Одно проклятое впечатление увязывалось с другим, прежним. Что нужно было думать про старика-рабочего в очках, обмотанных ниточкой, с въевшейся в морщины железной пылью? Он вышел на сцену зала ростовских Ленмастерских в 1937-м во время многочасового производственного собрания — и грохнул: «Зря — баррикады — строили — встарь? / Зря, значит, — мы — умирали? / К трону — бредёт по рабочей — крови / ЦАРЬ! / СТАЛИН!!!» И тут же ужас сковал огромный, оцепеневший зал, повисла такая тишина, что слышно было, как у стенографистки (Таисия Захаровна вечером рассказала сыну о том собрании) упал карандаш, и мгновенно мятежному старику заткнули рот, уволокли за сцену, «ещё донёсся хрип из-за кулис»…
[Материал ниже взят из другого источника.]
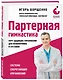 Партерная гимнастика. Курс щадящих упражнений для позвоночника и суставов - фото 3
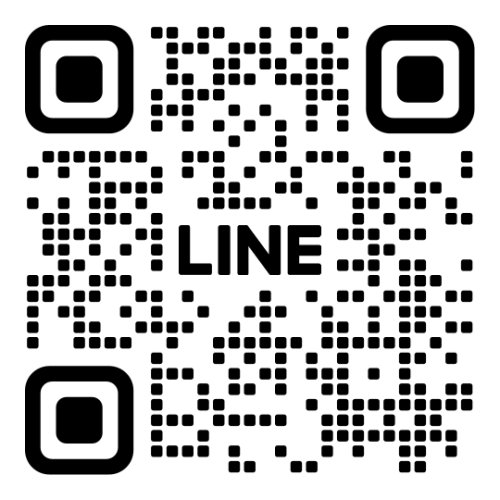 ご予約は公式ＬＩＮＥでお願いします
Но пока все эти страшные вещи происходили как-то сбоку, задевали слабо. И ни в чём не мог убедить Саню Кирилл Симонян: «Ты не захвачен был этой заразой мировой революции, и марксизм если и прилип к тебе — то не крепкою чешуёй и не надолго. О 37-м годе и пытках его — ты один из нас чётко знал, и мне втолковывал, а я плохо воспринимал».